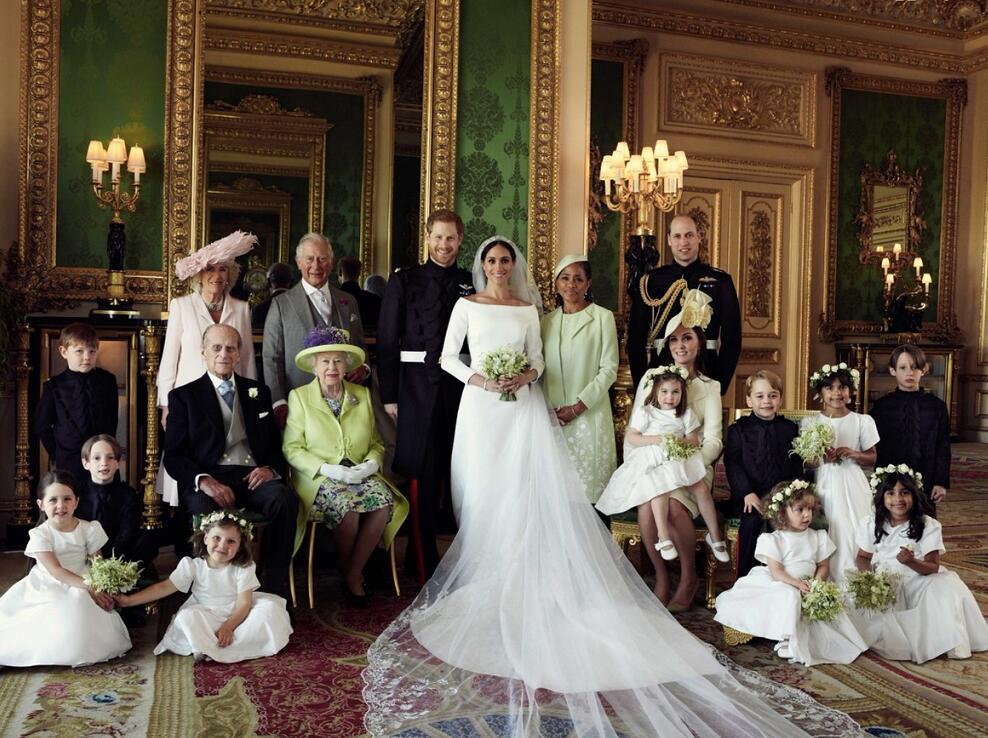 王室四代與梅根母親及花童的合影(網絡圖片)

* * *

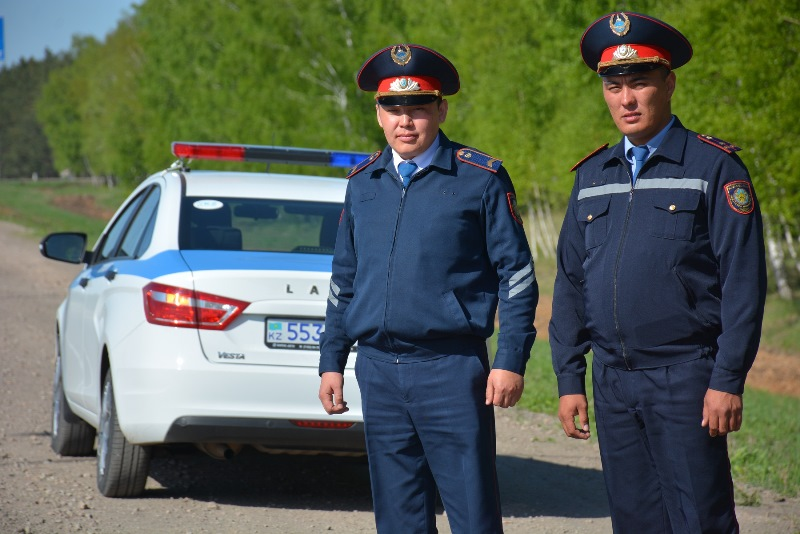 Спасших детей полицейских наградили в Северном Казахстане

* * *

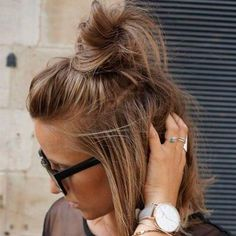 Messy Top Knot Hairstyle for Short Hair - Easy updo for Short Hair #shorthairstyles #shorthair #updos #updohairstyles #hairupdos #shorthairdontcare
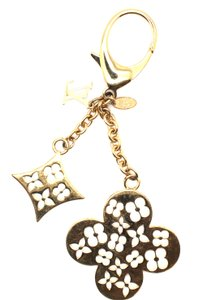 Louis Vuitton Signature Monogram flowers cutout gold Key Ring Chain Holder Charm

* * *

**TASK DETAILS**
Everything between and including the line above containing "Messy Top Knot" and the line containing "Louis Vuitton Signature" should be reproduced exactly, with pictures excluded.

**SOLUTION TO THE EXERCISE**
 Messy Top Knot Hairstyle for Short Hair - Easy updo for Short Hair #shorthairstyles #shorthair #updos #updohairstyles #hairupdos #shorthairdontcare
 Louis Vuitton Signature Monogram flowers cutout gold Key Ring Chain Holder Charm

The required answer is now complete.